The Joy of Redeeming the Dead by Elder Richard G. Scott


What stood out to you as you read these talks? From wherever you are, what can you do to be more involved in family history? Share your thoughts in the comments below.

(A reminder to those of you who are new to General Conference Book Club: You’re welcome to return to this post any time this week and leave your comment and thoughts in the comment section below. You may also want to see what others are saying about the talk and engage in a conversation for mutual understanding and encouragement. A new talk will be posted each Sunday and will be studied and discussed throughout the week.)


4 thoughts on “GCBC Week 22: “The Joy of Redeeming the Dead” by Elder Richard G. Scott

  1. I actually just read this talk a few days ago and loved it! My favorite lines:

    “Do you… want a sure way to eliminate the influence of the adversary in you life? Immerse yourself in searching for your ancestors, prepare their names for the sacred vicarious ordinances available in the temple, and then go to the temple to stand as proxy for them to receive the ordinances of baptism and the gift of the Holy Ghost…. I can think of no greater protection from the influence of the adversary in your life.”

    “This work is a spiritual work…. Begin now. I promise you that the Lord will help you find a way. And it will make you feel wonderful.”

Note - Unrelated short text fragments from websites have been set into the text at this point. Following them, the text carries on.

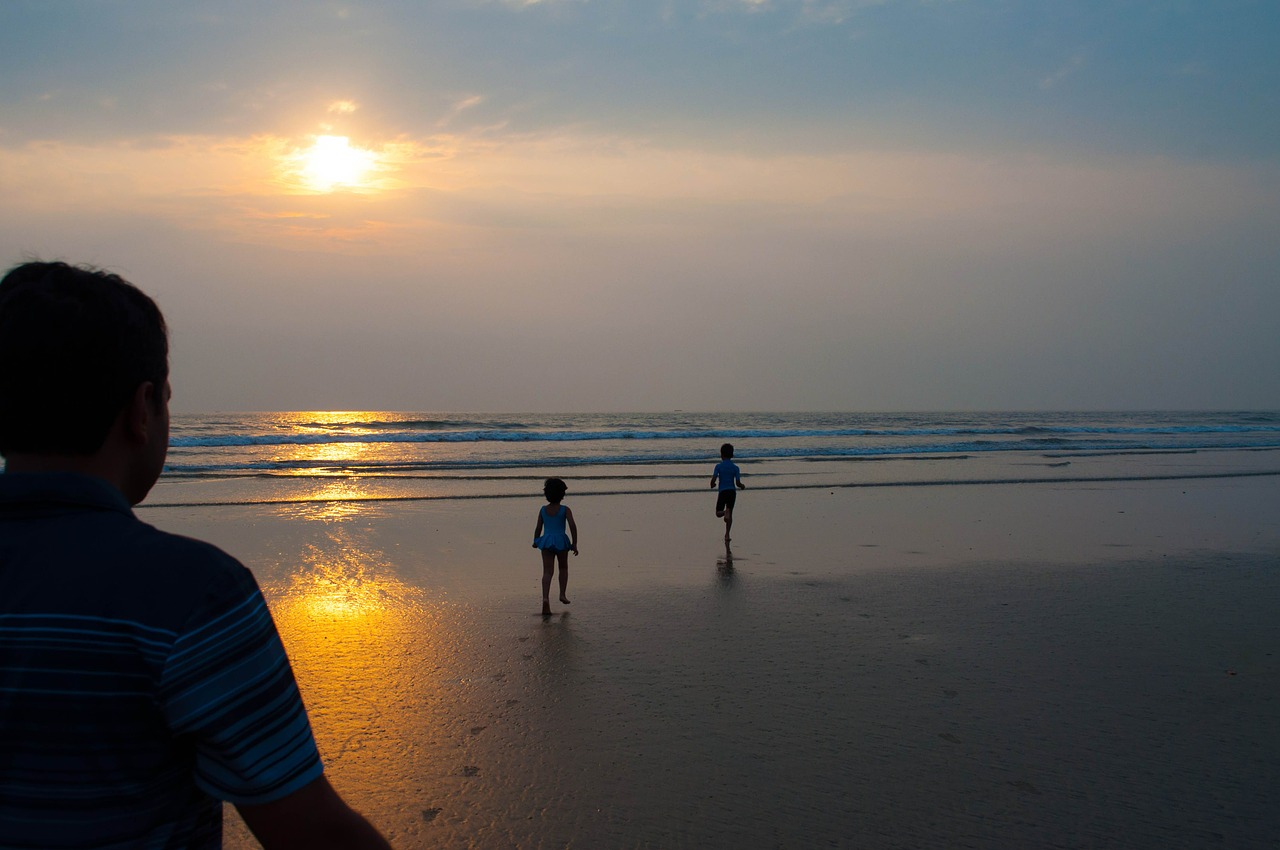 kids happy beach free photo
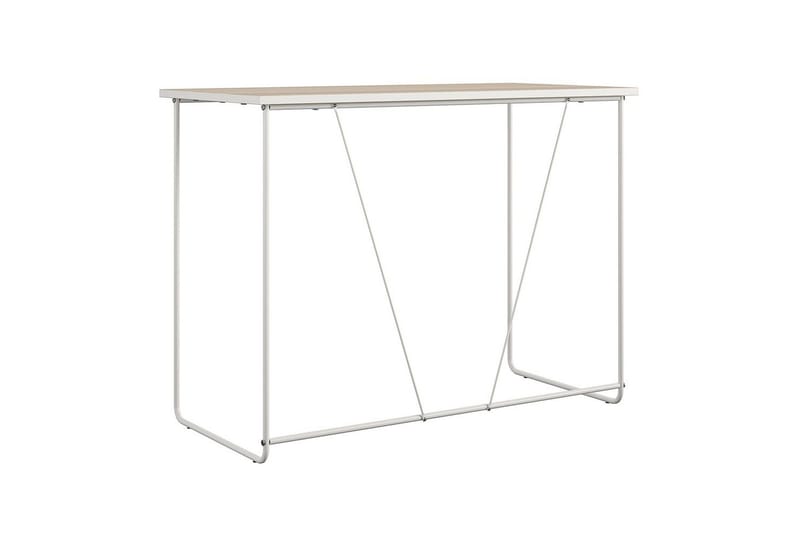 Dante Skrivebord i Træ med Metalstel - Beige - Møbler - Borde - Kontorbord - Skrivebord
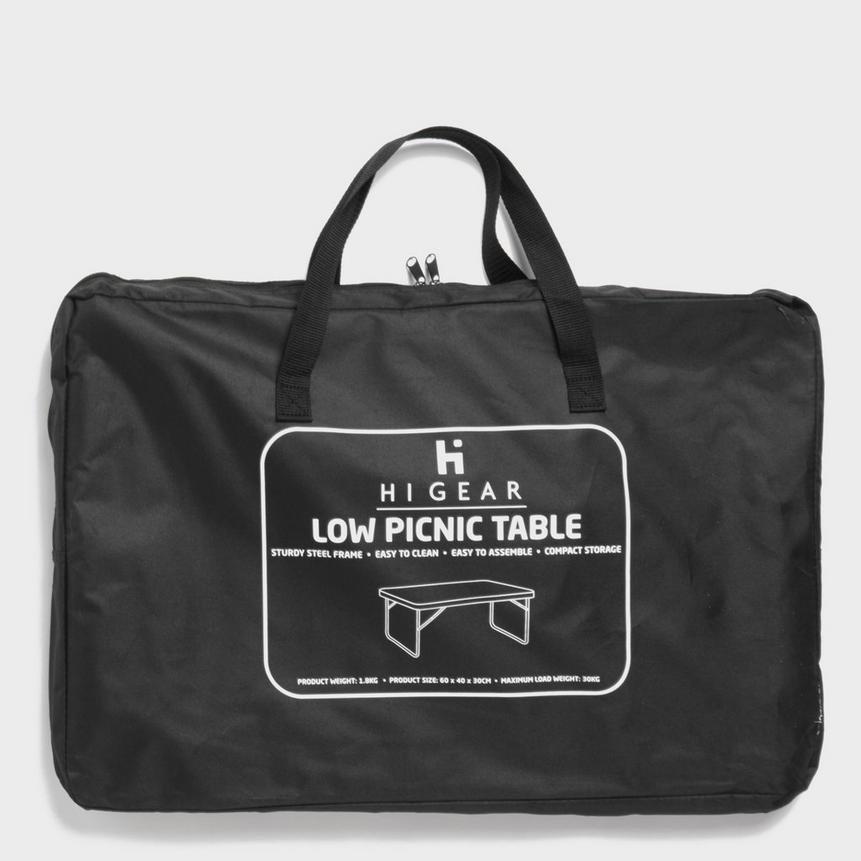 Low Picnic Table - Silver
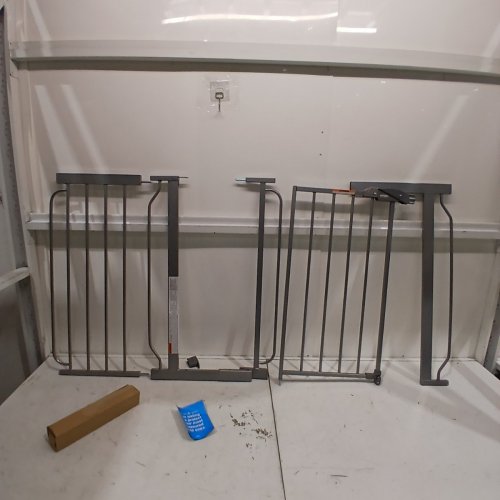 REGALO EASY STEP 49" EXTRA WIDE BABY GATE - 30"X49" - PLATINUM (MODEL: 1164 EP DS) image 2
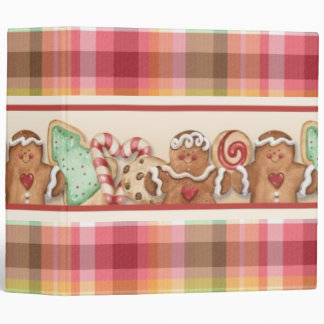Classeur de recette de biscuits de pain d'épice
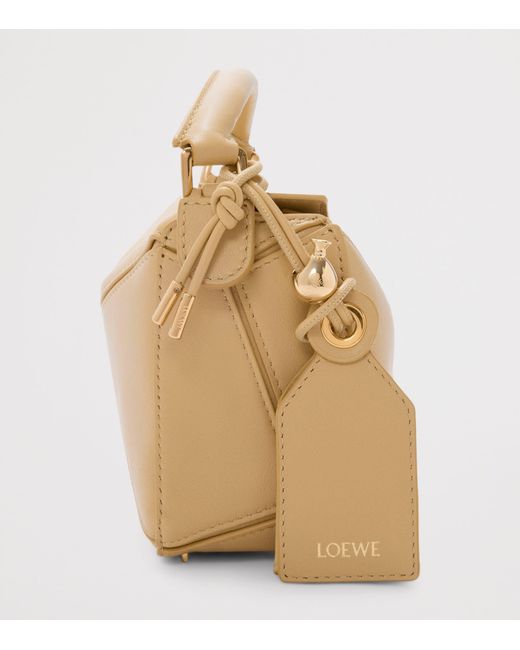 Loewe Natural Mini Leather Featherlight Puzzle Top-Handle Bag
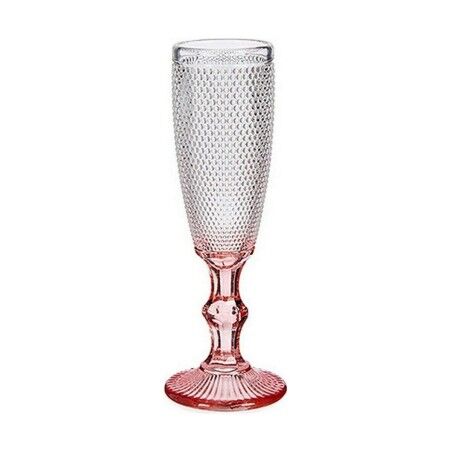 Champagnerglas Vivalto Rosa Durchsichtig Glas 180 ml (6 Stück) |  G...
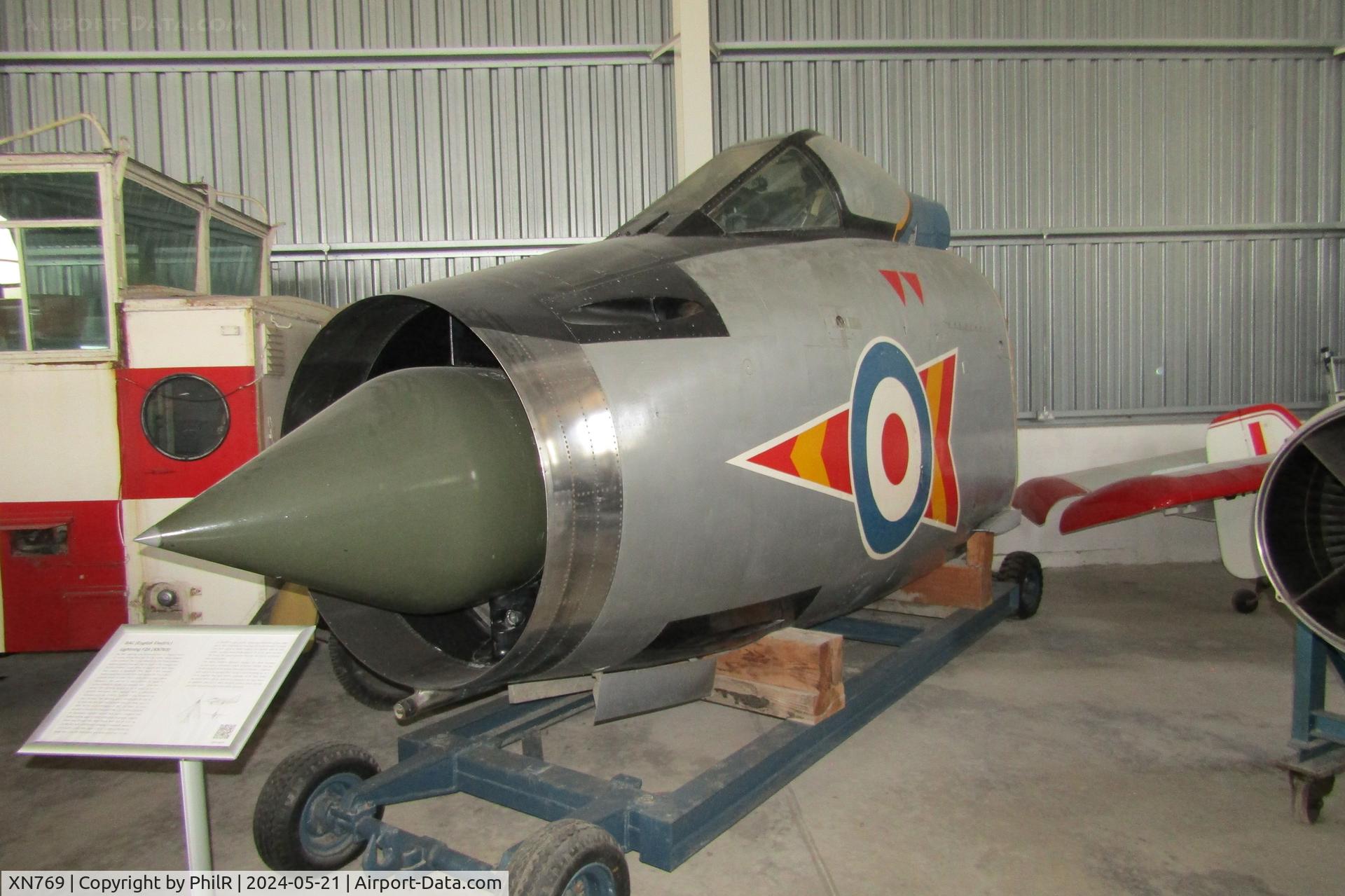 XN769, 1962 English Electric Lightning F.2 C/N 95122, XN769 1962 English Electric Lightning F2 Malta Aviation Museum  Ta' Qali Malta 21.05.24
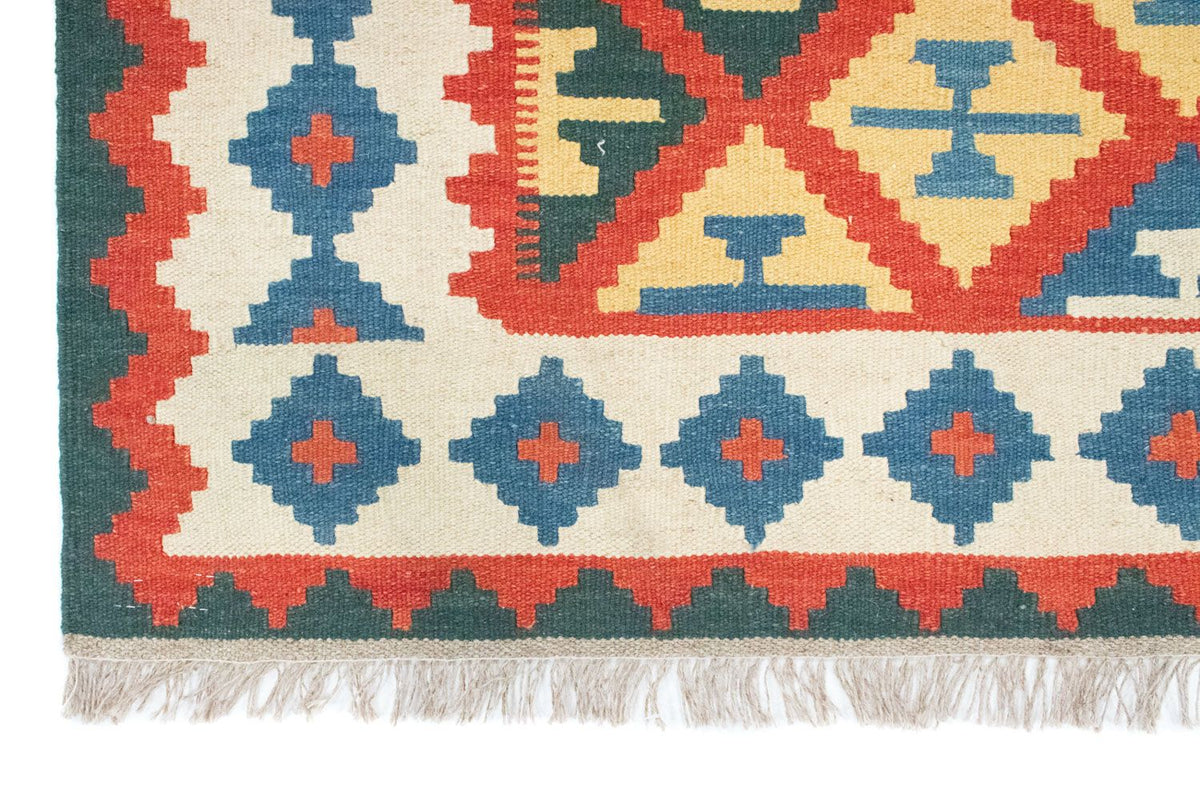 Dywan Kelim - Orientalny - 190 x 120 cm - pomarańczowy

  2. That quote stuck out to me too, because honestly who doesn’t want “a sure way” to eliminate the power of Satan? And what a wonderful reason to involve our youth in it too.

    A thought I had while reading was this….I don’t get to the temple as often as I would like, only ever few months. This is mainly due to having small children at home. On the months that I don’t make it to the temple though, I had the thought that I could use a day (say 2-3 hours or about how long it takes to do an endowment session) to do some family history work on Family Search or do some indexing.